Set task 1 —
Swap "separation" for "gap" in the entries, starting with the line containing "How far from" and going on through the end of the entries, and give those lines again with all else unchanged. Please leave the pictures out of your answer.
***** Quoted text
Art

Aglow With The Old

'Artificial Light' Show Pulses With Flashbacks To Familiar Images

By Paul Richard
Special to The Washington Post
Wednesday, September 27, 2006; Page C01

RICHMOND "Artificial Light" is a memorable and noisy show. Unlike paintings, which shut up, its electric works of art whir or clunk or clatter. They fill a whole museum, the Anderson Gallery at Virginia Commonwealth University. But since there are only six of them they're easy to recall.

This is how I remember them:


"Growth (Survival)" by Jennifer Allora and Guillermo Calzadilla , with many, many words by Jenny Holzer and fern by nature. (By Travis Fullerton -- Vcuarts)

There are (1 and 2) the waterfalls; (3) the light-led walk; (4) the glowing thrones; (5) the window-as-a-movie; and (6) the icy moon on high.

Their poetics are intentional. The installations may come with on-off switches, share the scale of the stage set, and look as new as new can be, yet all feel somehow gentled by old romantic themes from old museum art.

If it weren't about a waterfall, Spencer Finch's piece would seem a stripe painting on a light box. The stripes are like those on abstract canvases from the 1960s; the light box is the sort you see in backlighted ads in airports. The waterfall arrives when you decode the piece's title -- "Kaaterskill Falls (July 30, 2006, 12:37 p.m.)."

Kaaterskill was an ur-site for the painters of the Hudson River School, who trooped there as if on a pilgrimage. Its deep romantic chasm shows up in the middle of Asher B. Durand's famous "Kindred Spirits" (1849), a canvas now on loan (through Feb. 10) to the National Gallery of Art. One source of its fame is the brouhaha it raised last year when the New York Public Library sold it off to a Wal-Mart heir for more than $30 million.

The canvas may be gone, but Kaaterskill's still there, and Finch set off to see it. His colored stripes suggest its moss greens and blues. He took a light meter along, and the readings that he took there are also reproduced. His stripes, you notice now, are not precisely parallel. As they fall, they thin and swell. Finch cut his gels by hand. Their colors seem to flow.

The second of the waterfalls -- "Growth (Survival)" by Jennifer Allora and Guillermo Calzadilla -- does not evoke the Catskills. This one, instead, cites the spooky, ferny-frondy jungles of Henri Rousseau. Calzadilla and Allora like to use the art of others as a raw material. In this case they have borrowed a wordy electronic piece by wordy Jenny Holzer, which flashes streaming blue banalities ("words tend to be inadequate," "you are a victim of the rules you live by") as it slants out from the wall. Holzer's crawling words are hard to read; one reason is the big staghorn fern suspended right in front of them. Here's another truism: Art is supposed to nourish. So is "Growth (Survival)." Its flashing LEDs, we're told, put out enough blue light to keep the staghorn fern alive.

The thrones on view are black-light neon. They're by Iván Navarro. Actually both sculptures are full-scale reproductions -- in bent glass, not chromed tubing, and without the leather straps -- of a Bauhaus-modern chair designed by Marcel Breuer in 1925. In the darkness of their darkened room, Navarro's "Black Electric Chairs" glow an eerie purple, and summon the black-and-purple electric chairs from Sing Sing in Andy Warhol's art.
**********
***** Supplied records
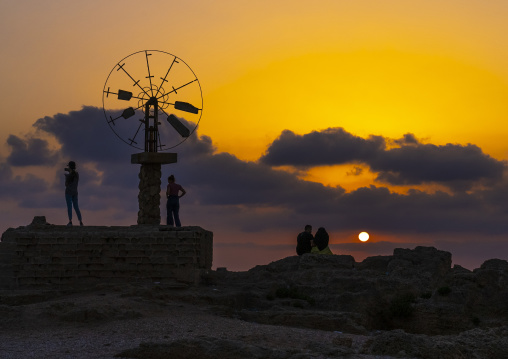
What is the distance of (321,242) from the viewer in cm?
2539

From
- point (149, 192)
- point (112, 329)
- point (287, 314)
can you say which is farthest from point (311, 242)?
point (112, 329)

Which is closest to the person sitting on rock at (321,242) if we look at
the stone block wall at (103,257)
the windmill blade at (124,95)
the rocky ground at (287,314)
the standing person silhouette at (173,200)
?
the rocky ground at (287,314)

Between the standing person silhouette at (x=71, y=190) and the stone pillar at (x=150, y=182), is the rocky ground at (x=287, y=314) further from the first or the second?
the stone pillar at (x=150, y=182)

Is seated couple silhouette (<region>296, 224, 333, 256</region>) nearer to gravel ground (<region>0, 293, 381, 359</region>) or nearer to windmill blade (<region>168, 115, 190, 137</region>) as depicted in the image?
windmill blade (<region>168, 115, 190, 137</region>)

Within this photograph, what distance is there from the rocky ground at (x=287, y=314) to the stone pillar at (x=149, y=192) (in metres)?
3.72

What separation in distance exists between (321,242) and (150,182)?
6161mm

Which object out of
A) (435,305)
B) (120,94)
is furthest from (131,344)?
(120,94)

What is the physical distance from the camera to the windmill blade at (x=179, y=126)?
25.1 metres

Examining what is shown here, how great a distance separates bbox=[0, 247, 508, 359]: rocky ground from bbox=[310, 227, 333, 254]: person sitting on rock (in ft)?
2.74

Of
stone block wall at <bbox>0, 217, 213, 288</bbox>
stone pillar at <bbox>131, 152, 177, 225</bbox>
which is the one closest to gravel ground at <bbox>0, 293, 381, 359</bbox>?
stone block wall at <bbox>0, 217, 213, 288</bbox>

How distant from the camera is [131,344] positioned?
14.0m

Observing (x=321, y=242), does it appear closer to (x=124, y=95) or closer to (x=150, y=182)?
(x=150, y=182)

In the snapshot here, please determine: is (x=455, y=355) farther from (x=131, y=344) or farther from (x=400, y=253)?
(x=400, y=253)

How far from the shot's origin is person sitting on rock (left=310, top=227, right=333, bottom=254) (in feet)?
83.3
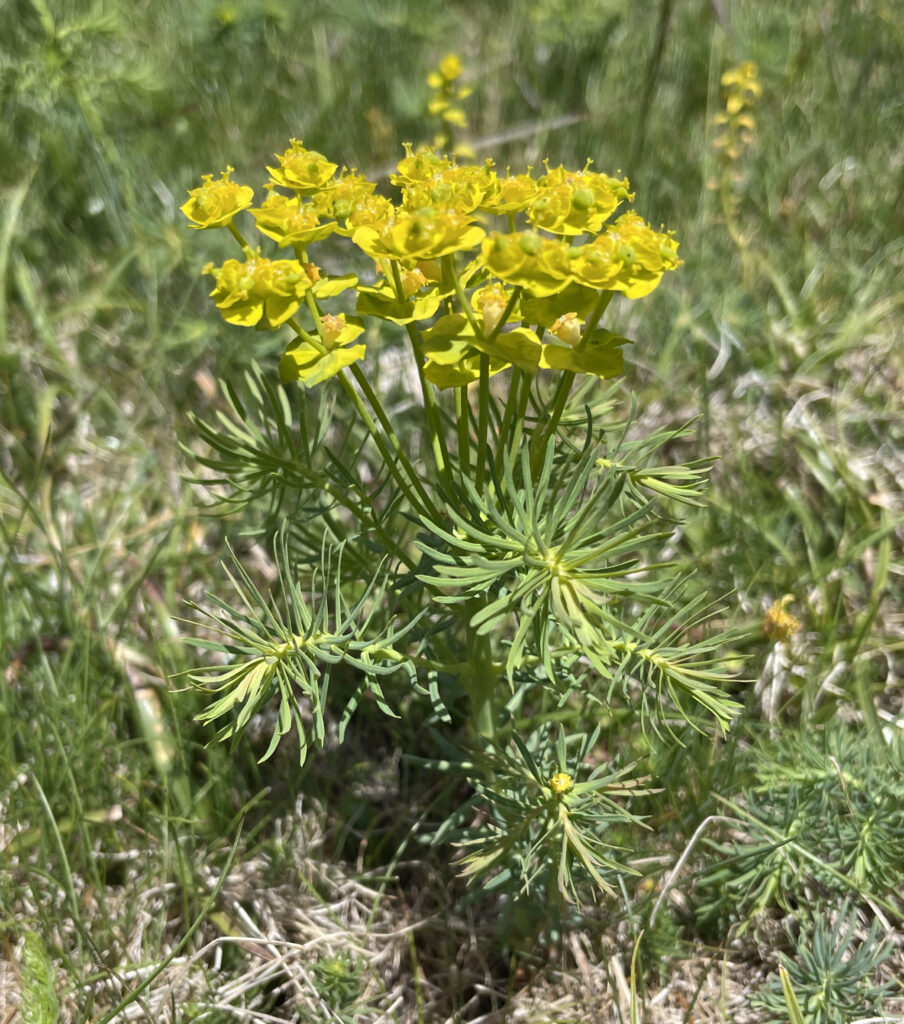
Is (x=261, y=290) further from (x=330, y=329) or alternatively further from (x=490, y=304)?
(x=490, y=304)

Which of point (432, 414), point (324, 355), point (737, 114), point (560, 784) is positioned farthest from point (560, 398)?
point (737, 114)

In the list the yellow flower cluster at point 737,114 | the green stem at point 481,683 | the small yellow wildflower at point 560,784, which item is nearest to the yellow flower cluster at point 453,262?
the green stem at point 481,683

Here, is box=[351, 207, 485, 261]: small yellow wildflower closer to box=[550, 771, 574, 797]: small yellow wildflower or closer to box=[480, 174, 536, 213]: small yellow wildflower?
box=[480, 174, 536, 213]: small yellow wildflower

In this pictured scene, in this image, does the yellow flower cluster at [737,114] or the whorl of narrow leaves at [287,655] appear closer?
the whorl of narrow leaves at [287,655]

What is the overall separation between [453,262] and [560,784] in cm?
72

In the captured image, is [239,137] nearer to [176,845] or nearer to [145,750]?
[145,750]

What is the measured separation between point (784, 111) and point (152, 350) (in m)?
2.24

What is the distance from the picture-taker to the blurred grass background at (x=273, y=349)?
**********
Set task 2 —
Carry on the article about the "Artificial Light" show from the point where it stops.

Exercise output 1 —
How far from the shot's origin is person sitting on rock (left=310, top=227, right=333, bottom=254) (in feet)?
83.3
Is (x=261, y=290) further from (x=330, y=329) or alternatively further from (x=490, y=304)?
(x=490, y=304)

Which of point (432, 414), point (324, 355), point (737, 114), point (560, 784) is positioned farthest from point (560, 398)?
point (737, 114)

In the list the yellow flower cluster at point 737,114 | the green stem at point 481,683 | the small yellow wildflower at point 560,784, which item is nearest to the yellow flower cluster at point 453,262?
the green stem at point 481,683

Here, is box=[351, 207, 485, 261]: small yellow wildflower closer to box=[550, 771, 574, 797]: small yellow wildflower or closer to box=[480, 174, 536, 213]: small yellow wildflower?
box=[480, 174, 536, 213]: small yellow wildflower

In this pictured scene, in this image, does the yellow flower cluster at [737,114] or the whorl of narrow leaves at [287,655] appear closer?
the whorl of narrow leaves at [287,655]

What is the overall gap between [453,262] and [560,784] in cm?
72

In the captured image, is [239,137] nearer to [176,845] or nearer to [145,750]?
[145,750]

What is the measured gap between point (784, 111) and point (152, 350) (in m)?
2.24

What is the distance from the picture-taker to the blurred grass background at (x=273, y=349)?

Exercise output 2 —
"Dead Reckoning," Nathaniel Rackowe's light-led walk, cites even older images. With industrial materials -- corrugated sheeting, metal rails, motor drives -- Rackowe has built a corridor 46 feet long. Overhead, a 500-watt light bulb pulled along by gears proceeds down the corridor at walking speed from one end to the other, urging you to follow, evoking the magis' journey to the manger and wooden ships at sea.

Also motorized, and loud, but nostalgic in another way is the piece by Douglas Ross. "Picture Motion" uses daylight through a window to suggest the silent films, their slightly jerky action, their headache-causing flutter. Imagine a venetian blind whose slats are made to spin until they fill the room with the stroboscopic flicker of silent-movie light.

"Overhead Projection" by Berlin's Ceal Floyer is the least elaborate, and the most effective piece in the show. All Floyer has done is this: she's put a common light bulb (60 watts, uncoated) on an overhead projector. Marcel Duchamp's mental art, especially his clear glass sphere filled with "Paris air," is remembered. So is something older. The elegant and colorless image she's projected suggests a bloodless moon metaphysically considered (say by Casper David Friedrich) in the icy German night.

Light art used to wow us when it was still new. Once upon a time, people stared at test patterns just to keep watching TV. Though amazing in the '60s, the psychedelic light shows of rock-and-rollers aren't amazing anymore.

That's the trouble with new art. Its novelty soon dies.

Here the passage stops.